Sayfalar

20 Ocak 2011 Perşembe

Reklam kokusu...

Kadını kadın yapan kokusudur.. parfümünün kokusu değil ama kendi ten kokusu.. Aslında baştan çıkarıcı taraf da burada gizlidir.. Her şeyin orijinine ulaşırsan aldanmazsın.. Ama her şey karşısındakini aldatmaya kurgulanmıştır.. Ya boyanarak, ya koku sürünerek, ya şeklini değiştirerek.. Pazarlama prensibi de, reklam da hep kandırmaca üzerinedir.. İşin tuhafı bizde bile bile kanarız.. Çocukların çok sevdiği, gerçekten de lezzetli olan her şey, çok sağlıksızdır.. Her tarafta her programda bağırırlar. "Sakın yemeyin" diye.. Ama bakarsınız tüm marketlerin en göz alıcı yerinde boy boy dururlar.. Gel de alma, gel de yeme.. Her şeyi yasaklayanlar bunları yasaklayamaz.. Neden ki...

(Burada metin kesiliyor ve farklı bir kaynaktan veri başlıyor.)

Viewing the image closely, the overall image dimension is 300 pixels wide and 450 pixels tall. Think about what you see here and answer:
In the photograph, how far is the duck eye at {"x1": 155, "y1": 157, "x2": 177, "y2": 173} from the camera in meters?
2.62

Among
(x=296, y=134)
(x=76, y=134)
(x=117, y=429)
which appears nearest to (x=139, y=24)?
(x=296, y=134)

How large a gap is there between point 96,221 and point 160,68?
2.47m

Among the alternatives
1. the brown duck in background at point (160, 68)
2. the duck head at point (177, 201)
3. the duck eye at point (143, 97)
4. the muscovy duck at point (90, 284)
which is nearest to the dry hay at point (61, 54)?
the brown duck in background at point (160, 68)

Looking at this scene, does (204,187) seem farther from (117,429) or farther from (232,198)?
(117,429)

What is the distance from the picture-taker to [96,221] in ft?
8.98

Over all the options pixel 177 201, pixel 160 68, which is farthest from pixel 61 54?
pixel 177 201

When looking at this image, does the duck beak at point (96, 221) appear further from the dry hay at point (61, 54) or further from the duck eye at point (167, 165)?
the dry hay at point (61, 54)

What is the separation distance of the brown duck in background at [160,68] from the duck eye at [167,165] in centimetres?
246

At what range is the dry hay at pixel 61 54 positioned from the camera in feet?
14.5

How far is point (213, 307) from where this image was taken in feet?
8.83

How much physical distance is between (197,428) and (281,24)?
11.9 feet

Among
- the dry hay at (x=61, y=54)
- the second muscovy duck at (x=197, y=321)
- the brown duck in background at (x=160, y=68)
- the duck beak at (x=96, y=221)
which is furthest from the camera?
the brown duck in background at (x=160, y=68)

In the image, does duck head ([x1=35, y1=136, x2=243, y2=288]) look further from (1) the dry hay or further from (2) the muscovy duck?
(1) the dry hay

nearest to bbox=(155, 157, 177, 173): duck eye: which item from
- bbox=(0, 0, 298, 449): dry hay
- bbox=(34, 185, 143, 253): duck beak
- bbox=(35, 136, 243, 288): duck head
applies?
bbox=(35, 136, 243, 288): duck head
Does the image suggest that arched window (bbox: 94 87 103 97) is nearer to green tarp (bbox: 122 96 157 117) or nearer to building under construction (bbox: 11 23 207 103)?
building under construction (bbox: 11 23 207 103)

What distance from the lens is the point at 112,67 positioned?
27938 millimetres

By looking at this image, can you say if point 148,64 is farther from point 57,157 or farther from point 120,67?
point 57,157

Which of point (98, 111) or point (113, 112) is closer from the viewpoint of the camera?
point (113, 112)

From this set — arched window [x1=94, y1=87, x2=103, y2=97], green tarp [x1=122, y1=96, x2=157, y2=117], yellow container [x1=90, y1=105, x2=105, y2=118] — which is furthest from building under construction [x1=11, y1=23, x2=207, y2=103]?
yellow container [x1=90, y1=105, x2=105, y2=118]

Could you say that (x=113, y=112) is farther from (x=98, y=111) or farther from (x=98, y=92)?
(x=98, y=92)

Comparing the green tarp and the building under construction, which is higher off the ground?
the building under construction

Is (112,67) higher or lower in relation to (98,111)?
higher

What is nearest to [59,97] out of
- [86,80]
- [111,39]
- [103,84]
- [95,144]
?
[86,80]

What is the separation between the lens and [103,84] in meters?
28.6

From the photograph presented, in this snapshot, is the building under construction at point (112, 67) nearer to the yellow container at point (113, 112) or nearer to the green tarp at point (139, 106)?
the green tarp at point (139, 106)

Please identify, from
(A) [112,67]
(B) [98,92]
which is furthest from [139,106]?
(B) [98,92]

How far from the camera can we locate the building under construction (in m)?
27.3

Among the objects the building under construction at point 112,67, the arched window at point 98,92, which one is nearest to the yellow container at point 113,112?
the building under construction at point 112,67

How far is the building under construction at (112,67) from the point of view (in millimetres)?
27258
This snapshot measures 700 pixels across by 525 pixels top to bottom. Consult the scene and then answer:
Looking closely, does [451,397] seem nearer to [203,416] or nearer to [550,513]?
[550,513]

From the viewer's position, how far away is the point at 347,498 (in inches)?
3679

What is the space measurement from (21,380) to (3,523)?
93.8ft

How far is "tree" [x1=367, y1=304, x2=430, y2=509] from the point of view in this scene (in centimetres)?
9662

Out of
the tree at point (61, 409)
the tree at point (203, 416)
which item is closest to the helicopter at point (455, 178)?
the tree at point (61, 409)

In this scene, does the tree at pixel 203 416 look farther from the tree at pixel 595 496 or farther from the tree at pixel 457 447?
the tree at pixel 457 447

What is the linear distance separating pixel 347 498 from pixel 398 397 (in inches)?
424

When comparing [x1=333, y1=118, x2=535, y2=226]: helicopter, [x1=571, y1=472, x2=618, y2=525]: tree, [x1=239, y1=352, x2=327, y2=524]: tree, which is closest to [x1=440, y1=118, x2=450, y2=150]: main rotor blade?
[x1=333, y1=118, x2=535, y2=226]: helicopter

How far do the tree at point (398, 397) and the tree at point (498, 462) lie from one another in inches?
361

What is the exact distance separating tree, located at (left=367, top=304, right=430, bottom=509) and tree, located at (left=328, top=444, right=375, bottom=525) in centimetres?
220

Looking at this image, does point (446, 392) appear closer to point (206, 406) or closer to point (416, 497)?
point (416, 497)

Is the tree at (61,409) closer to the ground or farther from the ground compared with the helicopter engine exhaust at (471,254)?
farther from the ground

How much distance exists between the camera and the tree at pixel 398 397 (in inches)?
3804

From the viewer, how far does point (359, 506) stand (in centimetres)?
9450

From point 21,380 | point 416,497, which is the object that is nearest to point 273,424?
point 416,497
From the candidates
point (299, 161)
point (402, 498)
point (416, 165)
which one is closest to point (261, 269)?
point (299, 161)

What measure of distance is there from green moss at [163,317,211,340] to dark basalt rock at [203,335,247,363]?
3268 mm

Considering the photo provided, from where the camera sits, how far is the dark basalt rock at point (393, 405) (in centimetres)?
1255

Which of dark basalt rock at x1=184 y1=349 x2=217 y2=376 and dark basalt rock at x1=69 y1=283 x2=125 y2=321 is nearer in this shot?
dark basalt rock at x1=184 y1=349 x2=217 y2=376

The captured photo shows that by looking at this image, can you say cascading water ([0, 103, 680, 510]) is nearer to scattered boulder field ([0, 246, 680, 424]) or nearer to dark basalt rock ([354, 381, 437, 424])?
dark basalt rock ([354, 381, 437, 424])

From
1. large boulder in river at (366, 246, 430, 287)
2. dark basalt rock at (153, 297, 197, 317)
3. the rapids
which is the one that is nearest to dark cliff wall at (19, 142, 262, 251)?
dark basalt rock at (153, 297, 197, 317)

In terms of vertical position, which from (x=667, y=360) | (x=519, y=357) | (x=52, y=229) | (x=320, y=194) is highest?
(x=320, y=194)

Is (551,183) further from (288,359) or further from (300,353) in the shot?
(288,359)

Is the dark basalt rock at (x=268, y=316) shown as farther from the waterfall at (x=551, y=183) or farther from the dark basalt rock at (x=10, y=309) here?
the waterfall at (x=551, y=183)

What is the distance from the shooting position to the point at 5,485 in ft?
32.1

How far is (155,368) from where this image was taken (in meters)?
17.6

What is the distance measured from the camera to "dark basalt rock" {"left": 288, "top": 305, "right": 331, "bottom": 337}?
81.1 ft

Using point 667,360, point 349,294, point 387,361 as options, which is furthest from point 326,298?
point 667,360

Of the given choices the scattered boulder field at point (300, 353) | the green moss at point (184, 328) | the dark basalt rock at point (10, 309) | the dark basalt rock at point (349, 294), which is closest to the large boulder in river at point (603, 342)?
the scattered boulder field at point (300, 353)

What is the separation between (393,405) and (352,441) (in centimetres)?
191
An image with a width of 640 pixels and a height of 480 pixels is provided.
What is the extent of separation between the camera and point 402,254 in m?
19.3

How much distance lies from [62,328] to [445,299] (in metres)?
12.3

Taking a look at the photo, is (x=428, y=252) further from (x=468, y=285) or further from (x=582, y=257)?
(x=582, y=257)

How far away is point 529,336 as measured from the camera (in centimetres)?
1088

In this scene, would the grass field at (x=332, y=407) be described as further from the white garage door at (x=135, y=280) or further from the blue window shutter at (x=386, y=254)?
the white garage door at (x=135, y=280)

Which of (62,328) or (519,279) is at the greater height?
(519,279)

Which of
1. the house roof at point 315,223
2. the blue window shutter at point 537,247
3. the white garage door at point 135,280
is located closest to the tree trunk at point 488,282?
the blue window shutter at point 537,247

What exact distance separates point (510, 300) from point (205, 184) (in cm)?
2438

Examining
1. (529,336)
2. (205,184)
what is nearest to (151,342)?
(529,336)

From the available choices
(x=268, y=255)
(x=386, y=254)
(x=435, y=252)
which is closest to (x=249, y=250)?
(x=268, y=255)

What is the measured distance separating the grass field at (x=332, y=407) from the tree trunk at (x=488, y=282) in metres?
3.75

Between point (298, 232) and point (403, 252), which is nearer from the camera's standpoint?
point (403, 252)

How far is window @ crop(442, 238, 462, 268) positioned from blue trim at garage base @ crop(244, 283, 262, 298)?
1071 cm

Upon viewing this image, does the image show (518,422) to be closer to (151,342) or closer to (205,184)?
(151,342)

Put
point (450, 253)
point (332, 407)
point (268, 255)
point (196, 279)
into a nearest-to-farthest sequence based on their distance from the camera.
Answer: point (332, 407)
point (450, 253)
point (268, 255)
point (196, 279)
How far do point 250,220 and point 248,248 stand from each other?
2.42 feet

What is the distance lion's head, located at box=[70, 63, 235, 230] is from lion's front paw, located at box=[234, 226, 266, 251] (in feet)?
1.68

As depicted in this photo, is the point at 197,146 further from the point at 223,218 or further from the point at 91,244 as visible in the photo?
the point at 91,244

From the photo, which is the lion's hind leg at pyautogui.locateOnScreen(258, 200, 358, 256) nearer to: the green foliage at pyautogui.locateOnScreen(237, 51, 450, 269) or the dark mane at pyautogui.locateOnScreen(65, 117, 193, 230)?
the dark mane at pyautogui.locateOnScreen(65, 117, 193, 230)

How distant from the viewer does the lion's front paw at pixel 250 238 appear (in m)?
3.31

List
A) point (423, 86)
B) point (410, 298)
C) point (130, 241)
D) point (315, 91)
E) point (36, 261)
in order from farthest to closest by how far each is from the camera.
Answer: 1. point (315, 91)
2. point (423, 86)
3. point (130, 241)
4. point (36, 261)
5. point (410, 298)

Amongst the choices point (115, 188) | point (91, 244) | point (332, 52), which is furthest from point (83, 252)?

Sokağa çıkarsınız.. hoş kokulu kadınlar.. renkli renkli mağazalar.. Albenisi bol olan sağlıksız yiyecekler.. Hepsinin gözü sanki cebinizdeki üç kuruştadır.. Bunlar yetmezmiş gibi birde yol ortasında "Efendim bir anket dolduruyorsunuz.. Sizi tatil köylerine tatile gönderiyoruz" diyen üçkağıtçı fırsatçılar.. Hepsi yalan, hepsi aldatmaca.. ama lazım.. Köşede bakarsınız adam, 1 liraya tavuk döner veriyordur yanında da ayran.. aklınız almaz nasıl diye ama bakarsınız ki kapı kuyruk..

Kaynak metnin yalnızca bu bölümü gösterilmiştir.